2. McLuhan, M. & Lapham, L. (1994). Understanding media : the extensions of man. Cambridge, Mass: MIT Press.

Marshall McLuhan prescient phrases "global village" and "the medium is the message", written in 1964, have since become media catch-phrases and unknowingly predicted the eventuation of today's information-dependent planet. Understanding Media was written twenty years before the PC revolution and thirty years before the rise of the Internet. Despite this McLuhan's observations of our engagement with a diverse range of media gave rise to a complete reevaluation of the role of media in society. He anticipated that the proliferation of electronic media would usher in a cultural revolution. In 1964, this may have been interpreted as an extreme point of view, however in our twenty-first century digital world, it seems lucid and unsurprising. 
Evaluation: Understanding Media is acknowledged as a seminal text on communication  and it's use as a source, as well as providing important foundational theory for my assignment, will augment credibility since any discussion on media demands acknowledgement of McLuhan's work.

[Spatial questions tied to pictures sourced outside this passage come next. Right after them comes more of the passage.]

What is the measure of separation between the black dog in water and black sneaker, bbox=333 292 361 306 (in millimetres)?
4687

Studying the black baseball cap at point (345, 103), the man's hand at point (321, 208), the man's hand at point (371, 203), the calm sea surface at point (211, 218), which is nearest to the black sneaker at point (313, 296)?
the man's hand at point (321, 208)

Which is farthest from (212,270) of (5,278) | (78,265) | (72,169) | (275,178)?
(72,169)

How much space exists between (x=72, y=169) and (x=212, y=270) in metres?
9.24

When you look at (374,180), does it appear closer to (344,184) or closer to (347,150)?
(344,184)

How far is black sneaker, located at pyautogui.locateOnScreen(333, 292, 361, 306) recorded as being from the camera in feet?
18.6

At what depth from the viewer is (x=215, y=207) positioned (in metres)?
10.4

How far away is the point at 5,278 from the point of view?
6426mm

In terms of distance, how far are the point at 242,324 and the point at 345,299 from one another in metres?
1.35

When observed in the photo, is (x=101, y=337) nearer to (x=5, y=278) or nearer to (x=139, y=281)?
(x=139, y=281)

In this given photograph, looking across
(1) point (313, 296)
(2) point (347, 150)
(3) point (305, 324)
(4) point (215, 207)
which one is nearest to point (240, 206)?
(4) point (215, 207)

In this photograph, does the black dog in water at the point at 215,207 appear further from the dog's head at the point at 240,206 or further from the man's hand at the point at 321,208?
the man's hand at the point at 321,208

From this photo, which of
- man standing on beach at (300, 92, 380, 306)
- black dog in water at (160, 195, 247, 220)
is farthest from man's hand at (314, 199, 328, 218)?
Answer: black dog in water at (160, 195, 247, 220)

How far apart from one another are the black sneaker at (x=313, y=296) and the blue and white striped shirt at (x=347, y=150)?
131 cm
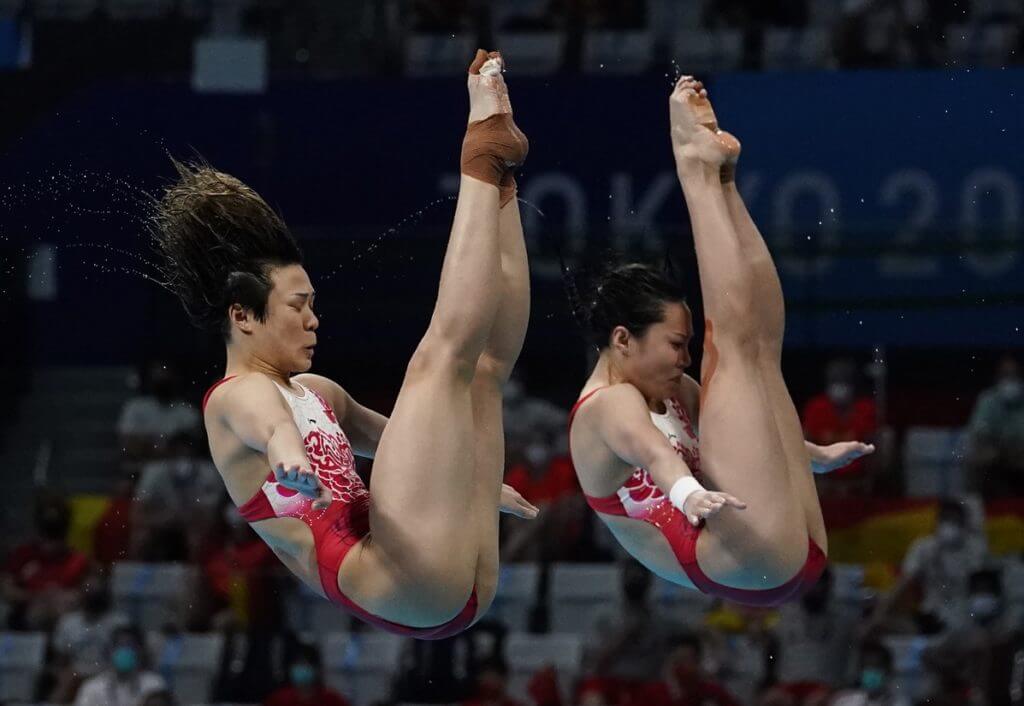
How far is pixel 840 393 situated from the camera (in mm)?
9602

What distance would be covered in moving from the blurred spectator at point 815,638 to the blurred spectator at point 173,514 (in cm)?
329

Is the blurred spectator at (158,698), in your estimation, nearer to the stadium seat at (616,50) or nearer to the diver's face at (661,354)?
the diver's face at (661,354)

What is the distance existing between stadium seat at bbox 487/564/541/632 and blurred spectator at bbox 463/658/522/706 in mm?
590

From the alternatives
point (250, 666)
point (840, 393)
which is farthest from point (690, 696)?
point (250, 666)

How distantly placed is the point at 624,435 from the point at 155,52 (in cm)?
828

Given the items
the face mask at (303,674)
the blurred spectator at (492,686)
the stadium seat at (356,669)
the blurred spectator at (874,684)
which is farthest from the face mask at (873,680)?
the face mask at (303,674)

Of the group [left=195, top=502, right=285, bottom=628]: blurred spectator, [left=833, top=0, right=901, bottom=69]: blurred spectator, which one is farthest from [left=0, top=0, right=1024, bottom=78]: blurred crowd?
[left=195, top=502, right=285, bottom=628]: blurred spectator

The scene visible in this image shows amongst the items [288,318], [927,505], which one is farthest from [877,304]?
[288,318]

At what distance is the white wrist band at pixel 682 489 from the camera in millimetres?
4824

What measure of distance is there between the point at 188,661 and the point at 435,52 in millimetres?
4547

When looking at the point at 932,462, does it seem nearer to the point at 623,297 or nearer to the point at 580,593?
the point at 580,593

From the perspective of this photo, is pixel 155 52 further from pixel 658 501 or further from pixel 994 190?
pixel 658 501

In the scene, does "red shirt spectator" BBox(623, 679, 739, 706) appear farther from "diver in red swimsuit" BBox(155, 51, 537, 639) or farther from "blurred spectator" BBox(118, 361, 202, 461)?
"diver in red swimsuit" BBox(155, 51, 537, 639)

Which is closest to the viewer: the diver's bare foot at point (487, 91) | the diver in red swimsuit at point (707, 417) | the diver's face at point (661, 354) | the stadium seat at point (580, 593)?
the diver's bare foot at point (487, 91)
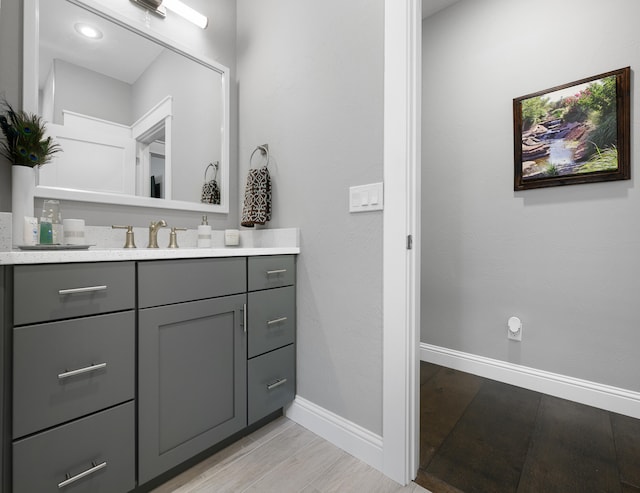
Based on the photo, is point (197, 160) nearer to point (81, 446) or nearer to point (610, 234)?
point (81, 446)

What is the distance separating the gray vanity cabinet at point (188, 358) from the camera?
1023mm

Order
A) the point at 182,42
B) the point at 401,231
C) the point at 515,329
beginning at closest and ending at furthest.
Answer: the point at 401,231, the point at 182,42, the point at 515,329

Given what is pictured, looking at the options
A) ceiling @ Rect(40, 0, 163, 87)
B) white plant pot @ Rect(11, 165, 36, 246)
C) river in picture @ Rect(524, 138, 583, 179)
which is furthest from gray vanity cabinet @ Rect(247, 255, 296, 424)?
river in picture @ Rect(524, 138, 583, 179)

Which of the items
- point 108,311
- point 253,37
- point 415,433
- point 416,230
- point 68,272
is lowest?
point 415,433

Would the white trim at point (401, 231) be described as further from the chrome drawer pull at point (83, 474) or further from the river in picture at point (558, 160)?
the river in picture at point (558, 160)

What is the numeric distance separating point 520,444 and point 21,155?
232 centimetres

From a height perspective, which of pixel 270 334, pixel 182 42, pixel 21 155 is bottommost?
pixel 270 334

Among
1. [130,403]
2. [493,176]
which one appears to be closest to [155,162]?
Result: [130,403]

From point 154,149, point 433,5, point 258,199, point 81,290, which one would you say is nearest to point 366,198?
point 258,199

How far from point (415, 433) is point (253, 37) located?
7.16ft

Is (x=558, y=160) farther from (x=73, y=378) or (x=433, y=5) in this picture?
(x=73, y=378)

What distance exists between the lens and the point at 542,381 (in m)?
1.81

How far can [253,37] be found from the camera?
1.81 metres

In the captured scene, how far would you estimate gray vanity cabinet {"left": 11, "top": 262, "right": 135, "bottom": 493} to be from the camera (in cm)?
80
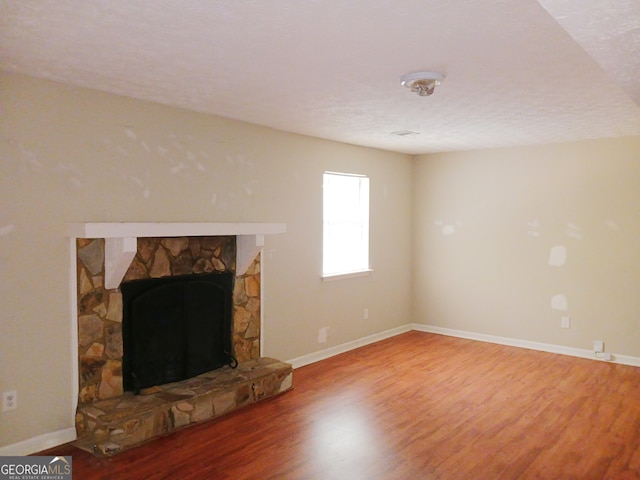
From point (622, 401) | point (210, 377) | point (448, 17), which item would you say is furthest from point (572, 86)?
point (210, 377)

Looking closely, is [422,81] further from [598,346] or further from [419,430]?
[598,346]

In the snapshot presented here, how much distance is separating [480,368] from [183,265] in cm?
299

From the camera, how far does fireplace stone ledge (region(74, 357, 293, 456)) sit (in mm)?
3098

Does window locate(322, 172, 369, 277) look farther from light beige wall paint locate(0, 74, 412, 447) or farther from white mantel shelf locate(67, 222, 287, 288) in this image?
white mantel shelf locate(67, 222, 287, 288)

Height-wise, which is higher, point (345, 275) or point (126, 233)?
point (126, 233)

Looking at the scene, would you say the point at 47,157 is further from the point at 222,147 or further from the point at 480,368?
the point at 480,368

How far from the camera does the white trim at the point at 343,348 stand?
496 centimetres

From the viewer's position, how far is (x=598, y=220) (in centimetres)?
519

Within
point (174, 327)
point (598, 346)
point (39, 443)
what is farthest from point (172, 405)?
point (598, 346)

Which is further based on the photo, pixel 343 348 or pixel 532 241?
pixel 532 241

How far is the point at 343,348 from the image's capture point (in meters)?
5.49

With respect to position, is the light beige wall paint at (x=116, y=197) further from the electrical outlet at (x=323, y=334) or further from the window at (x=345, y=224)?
the window at (x=345, y=224)

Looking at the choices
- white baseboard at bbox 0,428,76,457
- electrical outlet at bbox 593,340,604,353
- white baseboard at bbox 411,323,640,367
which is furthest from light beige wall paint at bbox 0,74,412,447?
electrical outlet at bbox 593,340,604,353

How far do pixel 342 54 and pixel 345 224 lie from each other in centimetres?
318
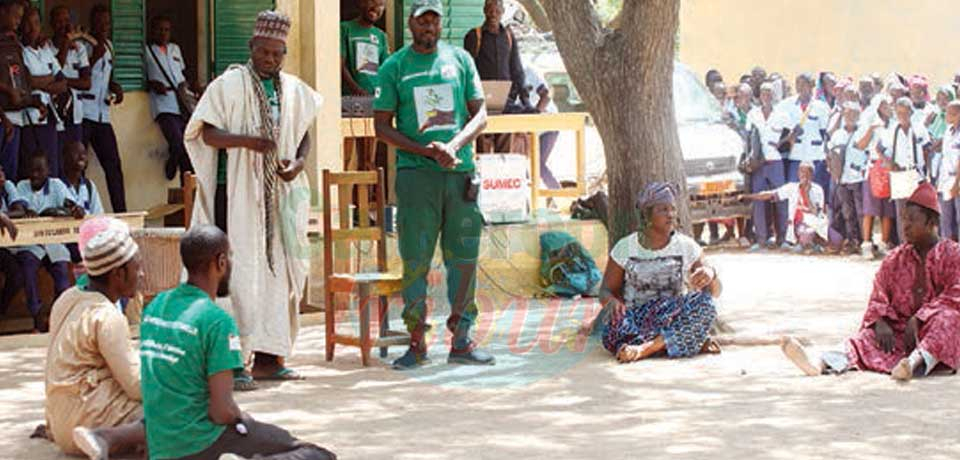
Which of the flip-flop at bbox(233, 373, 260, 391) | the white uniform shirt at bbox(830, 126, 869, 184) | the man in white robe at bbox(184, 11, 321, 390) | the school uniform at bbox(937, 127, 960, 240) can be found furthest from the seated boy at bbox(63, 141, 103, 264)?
the white uniform shirt at bbox(830, 126, 869, 184)

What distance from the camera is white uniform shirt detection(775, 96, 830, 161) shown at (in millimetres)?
18578

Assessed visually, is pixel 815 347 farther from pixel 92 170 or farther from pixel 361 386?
pixel 92 170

3. Kichuk, D. (2007). Metamorphosis: Remediation in early english books online (EEBO). Literary and Linguistic Computing, 22(3), 291-303.

This article studies remediation in electronic products in library collections, especially the digital facsimile. Early English Books Online  is an interesting example, not only because of its scholarly importance, but also because of its multi-layered genesis from printed work to microfilm, Early English Books to digital facsimile, and to the text encoding initiative a joint ProQuest and Text Creation Partnership project. The article analyses the impact of filters and limits of remediation such as the choice to duplicate a single copy of a work as bi-tonal black and white images.
Evaluation: This is a step outside the general writing on the subject of remediation and could be useful as a way of demonstrating how my theory works outside the digital media context examined in the Bolter and Grusin text.


I have identified Daisy Cox and Mays Ali as the peers who will review my work and I will in turn review theirs.